It’s not just the analysts who are reacting to such concerns. Bulletin boards and blogs are highlighting the view held by a number of network administrators that Skype bypasses firewalls, NATs and proxies; its traffic cannot be isolated; is inherently susceptible by being P2P; and is, in one opinion, “the perfect backdoor” and may even protect zero-day attacks. In October even Skype itself found a bug in its user client, although it wasted no time in identifying and fixing the problem that could cause Skype to be remotely forced to crash.


Yet before security managers get ready en mass to brandish their pitchforks and march upon Skype, you should bear a few things in mind: Skype is here to stay and there are techniques to secure its use. In spite of its generally gloomy outlook, the Viatel study concluded that despite continued security concerns firms would not be put off from adopting converged voice/data technology. In fact, some two-thirds of IT managers responding to Viatel said they do not see the perceived security issues as a deterrent: respondents indicated that they see the cost savings and advanced functionality of VoIP as a significant enough reason to make the switch and override their security fears.

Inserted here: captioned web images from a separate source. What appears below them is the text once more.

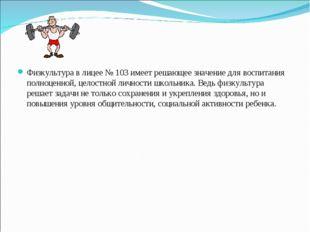 Физкультура в лицее № 103 имеет решающее значение для воспитания полноценной,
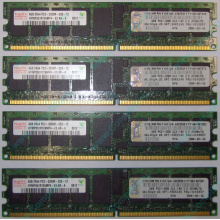 IBM OPT:30R5145 FRU:41Y2857 4Gb (4096Mb) DDR2 ECC Reg memory (Чехов)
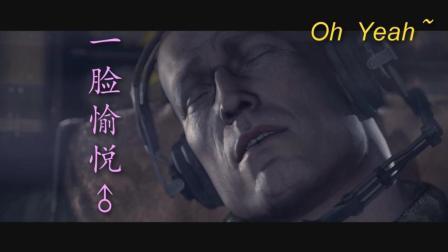我欲成仙~ 《重返嫖国总部》 VR视角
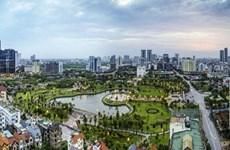 河内市将于6月27日举行投资合作促进会议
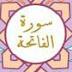 سوره الفاتحه وتفسيرها وتلاوتها بصوت القارىء مشارى العفاسى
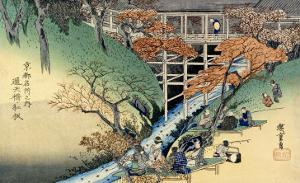 """Red Maple Leaves at Tsuten Bridge from the Series """"Famous Places of Kyoto"""" by Ando Hiroshige"""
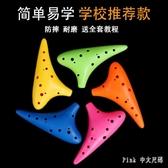 陶笛12孔 中音C調 十二孔樹脂塑膠初學入門AC樂器學生學校 JY9197【pink中大尺碼】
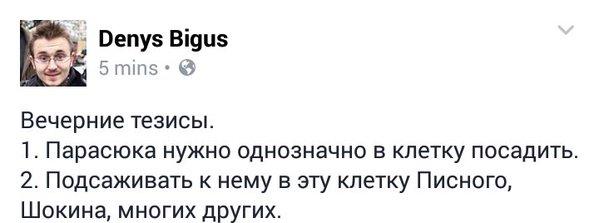 На следующей неделе в Украину приедут министры стран Бенилюкса - Цензор.НЕТ 1990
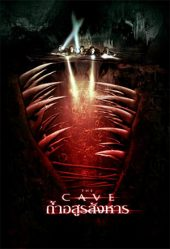 ดูหนังฟรีออนไลน์ The Cave (2005) ถ้ำอสูรสังหาร HD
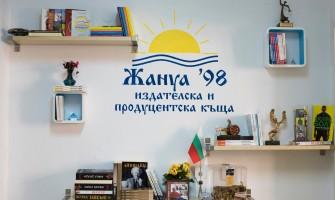 Бъдещето на книгоиздаването след събитията през 2020 - интервю c Жана Иванова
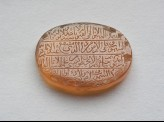Oval bezel amulet inscribed with the Throne verse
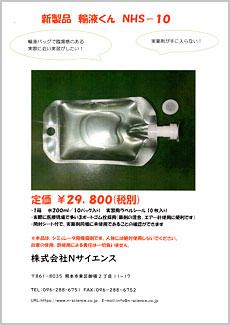 輸液くん 商品カタログ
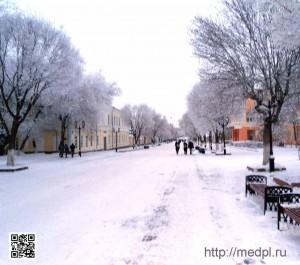 Защита от мороза и холода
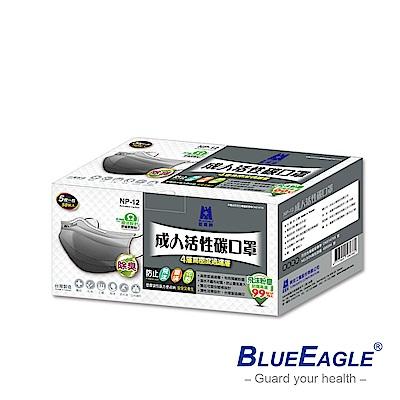 藍鷹牌 台灣製 成人平面活性碳口罩50入x6盒(共300入)
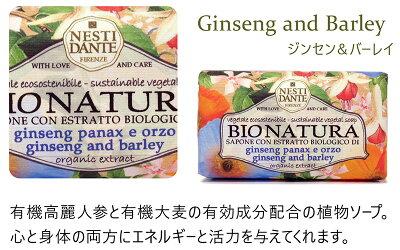 石鹸固形いい香りネスティダンテビオナチュラ250gハンドメイドイタリア製植物性100%ラズベリーエキスイラクサエキスアルガンオイルコロハエキス
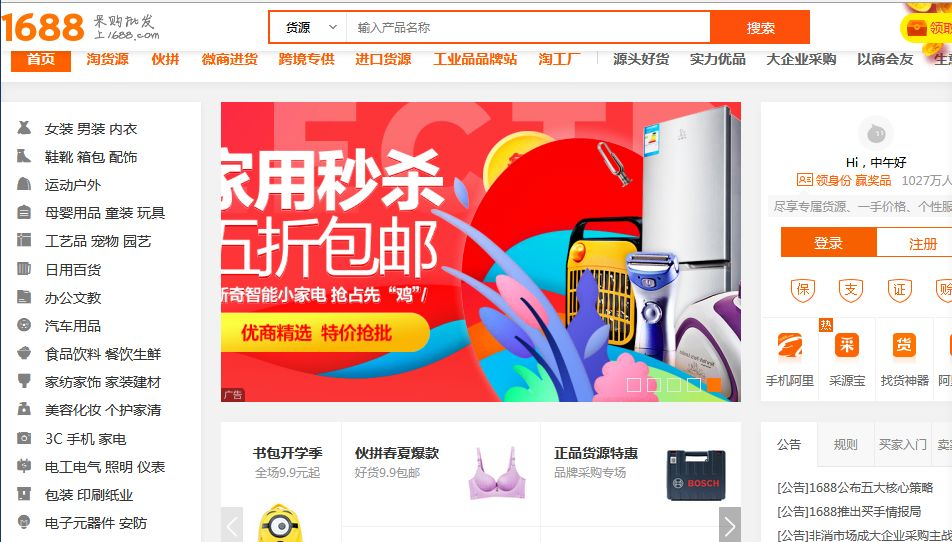 88a565fcbc4 ТОП-10 онлайн магазинов Китая для выгодного шопинга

Such thinking brought this advice from senior vice president of business development Roberto Bonanzinga who suggests adopting a number of measures: encrypting voice traffic; running it over a VPN; properly configuring firewalls; choosing a provider where you do not have to completely overhaul your firewall configuration.

And Bonanzinga also gave a very good summation of what you should be doing regarding making all VoIP applications secure. "When you cut through all the hype, securing voice traffic really isn't any different from securing data traffic - it's all about ensuring your IP network is secure, "he states. Wise words that should be heeded: your business managers will be thinking the same thing.